Dr. Kevin You, a senior fellow at the IPA, called the government’s National Housing Agreement one of the “biggest policy failures” of the past 25 years.
“You don’t have to be an economist to know that a flattening of housing supply and a large migration-driven increase in housing demand results in higher rents (and) more expensive homes,” Dr You said.
It should be noted that the ABS figure for net overseas migration, another measure of arrivals, was 306,000 in 2024/25 – well above pre-Covid levels, but down from 429,000 the year before and a peak of 661,000 in 2022/2023.

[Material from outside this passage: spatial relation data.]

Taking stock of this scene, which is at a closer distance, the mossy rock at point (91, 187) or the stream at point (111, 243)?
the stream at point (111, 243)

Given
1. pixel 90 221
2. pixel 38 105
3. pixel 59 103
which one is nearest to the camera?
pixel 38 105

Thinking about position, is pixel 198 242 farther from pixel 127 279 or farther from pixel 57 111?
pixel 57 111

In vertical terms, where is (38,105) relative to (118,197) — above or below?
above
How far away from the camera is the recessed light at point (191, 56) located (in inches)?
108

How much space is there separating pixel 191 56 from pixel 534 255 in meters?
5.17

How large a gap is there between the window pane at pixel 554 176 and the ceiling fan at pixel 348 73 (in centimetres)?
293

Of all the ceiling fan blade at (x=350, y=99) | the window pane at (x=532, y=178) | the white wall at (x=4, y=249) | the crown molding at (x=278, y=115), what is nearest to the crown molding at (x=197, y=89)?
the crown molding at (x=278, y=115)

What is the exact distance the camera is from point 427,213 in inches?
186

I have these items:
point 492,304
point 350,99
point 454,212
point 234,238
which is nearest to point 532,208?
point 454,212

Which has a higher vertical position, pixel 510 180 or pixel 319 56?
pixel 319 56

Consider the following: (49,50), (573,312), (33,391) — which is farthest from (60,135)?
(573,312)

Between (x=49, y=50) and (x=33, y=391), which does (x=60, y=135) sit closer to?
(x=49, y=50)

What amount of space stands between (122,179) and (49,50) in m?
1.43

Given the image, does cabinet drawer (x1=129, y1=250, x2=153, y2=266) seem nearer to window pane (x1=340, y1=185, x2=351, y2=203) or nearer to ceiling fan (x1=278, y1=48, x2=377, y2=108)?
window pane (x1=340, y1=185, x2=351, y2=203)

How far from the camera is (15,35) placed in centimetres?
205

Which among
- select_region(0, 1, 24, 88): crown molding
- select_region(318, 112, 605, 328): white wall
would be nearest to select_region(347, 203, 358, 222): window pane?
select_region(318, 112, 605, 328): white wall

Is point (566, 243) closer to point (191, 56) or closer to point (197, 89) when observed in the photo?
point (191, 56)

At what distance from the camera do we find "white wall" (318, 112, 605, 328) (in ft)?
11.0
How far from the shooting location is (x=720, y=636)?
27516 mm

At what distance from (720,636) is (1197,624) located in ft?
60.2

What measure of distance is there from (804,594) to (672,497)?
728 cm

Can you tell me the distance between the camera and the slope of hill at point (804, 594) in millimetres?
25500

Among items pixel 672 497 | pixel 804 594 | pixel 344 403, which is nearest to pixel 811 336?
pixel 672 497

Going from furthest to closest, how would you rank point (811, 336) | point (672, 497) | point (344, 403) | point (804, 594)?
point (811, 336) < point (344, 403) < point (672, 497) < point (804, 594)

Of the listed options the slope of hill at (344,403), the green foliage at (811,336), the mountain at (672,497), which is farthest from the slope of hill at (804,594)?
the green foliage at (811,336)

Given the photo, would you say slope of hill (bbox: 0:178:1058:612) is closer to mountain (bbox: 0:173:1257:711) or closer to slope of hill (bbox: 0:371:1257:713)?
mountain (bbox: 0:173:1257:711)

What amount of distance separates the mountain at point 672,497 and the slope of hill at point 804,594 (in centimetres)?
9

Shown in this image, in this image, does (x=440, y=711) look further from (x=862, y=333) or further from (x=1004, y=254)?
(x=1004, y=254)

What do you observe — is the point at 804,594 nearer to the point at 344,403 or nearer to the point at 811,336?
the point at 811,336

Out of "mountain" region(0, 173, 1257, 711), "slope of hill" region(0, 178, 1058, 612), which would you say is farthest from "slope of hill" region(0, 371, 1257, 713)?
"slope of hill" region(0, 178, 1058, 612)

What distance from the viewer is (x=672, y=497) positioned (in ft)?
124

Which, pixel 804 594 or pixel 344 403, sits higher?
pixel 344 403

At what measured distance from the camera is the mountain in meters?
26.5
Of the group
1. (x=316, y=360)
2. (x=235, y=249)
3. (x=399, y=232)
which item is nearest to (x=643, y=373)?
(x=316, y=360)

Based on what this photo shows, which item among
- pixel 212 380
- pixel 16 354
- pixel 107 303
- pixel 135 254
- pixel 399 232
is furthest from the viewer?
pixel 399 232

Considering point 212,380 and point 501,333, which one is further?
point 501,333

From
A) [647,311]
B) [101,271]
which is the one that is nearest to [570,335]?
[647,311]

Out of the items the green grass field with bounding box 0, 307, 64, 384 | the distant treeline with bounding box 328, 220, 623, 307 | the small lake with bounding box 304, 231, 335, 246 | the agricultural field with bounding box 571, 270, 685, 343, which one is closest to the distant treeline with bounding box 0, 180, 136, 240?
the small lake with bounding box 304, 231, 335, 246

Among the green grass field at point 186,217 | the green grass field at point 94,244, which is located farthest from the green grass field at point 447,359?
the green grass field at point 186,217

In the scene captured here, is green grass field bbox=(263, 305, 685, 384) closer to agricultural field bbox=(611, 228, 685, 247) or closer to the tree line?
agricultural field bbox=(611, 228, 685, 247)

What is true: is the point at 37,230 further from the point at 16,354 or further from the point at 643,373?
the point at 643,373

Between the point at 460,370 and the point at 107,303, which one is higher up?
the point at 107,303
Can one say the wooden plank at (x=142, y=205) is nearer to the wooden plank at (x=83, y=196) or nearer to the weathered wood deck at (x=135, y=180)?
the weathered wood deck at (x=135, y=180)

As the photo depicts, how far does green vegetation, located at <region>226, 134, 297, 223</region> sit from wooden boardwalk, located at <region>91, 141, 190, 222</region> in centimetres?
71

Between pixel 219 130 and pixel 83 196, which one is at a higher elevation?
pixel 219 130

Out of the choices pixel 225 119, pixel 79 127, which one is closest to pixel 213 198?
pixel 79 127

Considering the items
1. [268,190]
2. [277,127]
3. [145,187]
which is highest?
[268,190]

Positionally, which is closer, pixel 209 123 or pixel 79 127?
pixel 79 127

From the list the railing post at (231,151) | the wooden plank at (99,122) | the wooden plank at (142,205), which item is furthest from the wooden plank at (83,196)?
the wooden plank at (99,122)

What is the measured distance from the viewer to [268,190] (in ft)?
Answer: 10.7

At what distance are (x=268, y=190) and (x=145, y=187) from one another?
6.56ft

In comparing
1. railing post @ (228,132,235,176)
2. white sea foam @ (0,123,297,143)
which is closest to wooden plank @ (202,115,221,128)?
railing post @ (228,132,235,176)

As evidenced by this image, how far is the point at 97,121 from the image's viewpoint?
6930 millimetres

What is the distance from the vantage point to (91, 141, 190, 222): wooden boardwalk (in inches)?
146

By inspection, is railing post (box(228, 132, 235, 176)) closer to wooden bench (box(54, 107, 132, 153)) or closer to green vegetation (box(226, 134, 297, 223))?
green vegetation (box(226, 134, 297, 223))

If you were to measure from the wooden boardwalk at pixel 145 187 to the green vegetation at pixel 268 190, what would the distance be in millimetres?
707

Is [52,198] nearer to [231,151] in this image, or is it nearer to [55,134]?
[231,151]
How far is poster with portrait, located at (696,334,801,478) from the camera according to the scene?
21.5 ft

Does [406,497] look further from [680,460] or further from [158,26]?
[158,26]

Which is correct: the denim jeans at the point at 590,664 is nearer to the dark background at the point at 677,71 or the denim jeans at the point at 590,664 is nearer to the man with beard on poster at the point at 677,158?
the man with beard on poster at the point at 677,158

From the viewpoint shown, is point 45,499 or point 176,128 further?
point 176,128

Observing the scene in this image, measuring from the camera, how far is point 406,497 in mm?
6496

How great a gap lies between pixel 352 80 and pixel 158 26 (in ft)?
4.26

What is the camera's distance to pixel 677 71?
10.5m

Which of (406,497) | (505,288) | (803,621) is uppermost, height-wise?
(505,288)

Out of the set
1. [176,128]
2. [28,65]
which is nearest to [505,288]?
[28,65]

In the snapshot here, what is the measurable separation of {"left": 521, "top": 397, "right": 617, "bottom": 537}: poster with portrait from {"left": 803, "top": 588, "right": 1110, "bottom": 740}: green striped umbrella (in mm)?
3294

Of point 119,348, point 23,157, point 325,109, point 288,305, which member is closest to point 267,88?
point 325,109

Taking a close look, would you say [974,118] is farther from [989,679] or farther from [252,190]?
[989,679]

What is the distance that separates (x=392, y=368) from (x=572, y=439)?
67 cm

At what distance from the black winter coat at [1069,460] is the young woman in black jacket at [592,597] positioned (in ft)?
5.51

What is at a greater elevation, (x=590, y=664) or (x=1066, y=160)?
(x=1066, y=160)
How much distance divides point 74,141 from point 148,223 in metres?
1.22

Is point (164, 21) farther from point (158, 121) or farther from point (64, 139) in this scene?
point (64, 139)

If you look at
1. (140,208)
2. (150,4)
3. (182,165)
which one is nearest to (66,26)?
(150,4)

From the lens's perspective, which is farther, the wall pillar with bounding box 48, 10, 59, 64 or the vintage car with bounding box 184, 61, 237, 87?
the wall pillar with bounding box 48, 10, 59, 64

Plus Agency director Peter Li, who along with team Fiona Yang and Mahan Shishineh are marketing new developments to foreign buyers, said most are buying to avoid a permanent move to the country.
Property agent Peter Li said overseas-based buyers preparing to move to Sydney are one of the biggest markets for off-plan units. Photo: Sam Ruttyn
“About 80 percent of our foreign buyers are preparing to come here,” he said. “They have no intention of going naked. They come with a lot of capital to buy… and not just to rent.”
“Reducing migration would have a huge impact. They are the largest market for new construction (units).”
SQM Research director Louis Christopher said the Labor government has fallen behind its target of building 1.2 million new homes by 2029 and that cuts to migration would be most effective if implemented now.
“(Intake) should have been reduced years ago,” he said.
Mr Christopher said the biggest impact of a temporary reduction in migration inflows would be on rental prices.
“If migration were to decrease, you would see rental prices in Sydney and Melbourne drop,” Christopher said.
This six-bedroom Lindfield home reportedly sold for $4.68 million in February to an overseas buyer preparing to settle in Sydney within weeks.
He noted that skyrocketing rents during the post-border reopening period were the “direct result of population growth, driven in large part by excessive migration.”
Experts emphasized that the problem lay with the political leadership, not the newcomers.
Mr Christopher pointed to the “political reluctance” to meet demand, noting that proposing temporary, cyclical cuts to deal with our broken housing supply should not be a “political issue”.
“There is a time and place for strong migration, and time and place for weaker migration. We are in a period where we need weaker migration,” he said.
Dr. You added: “The blame for the problems caused by out-of-control mass migration in recent years should be pointed squarely at the federal government, not the migrants.”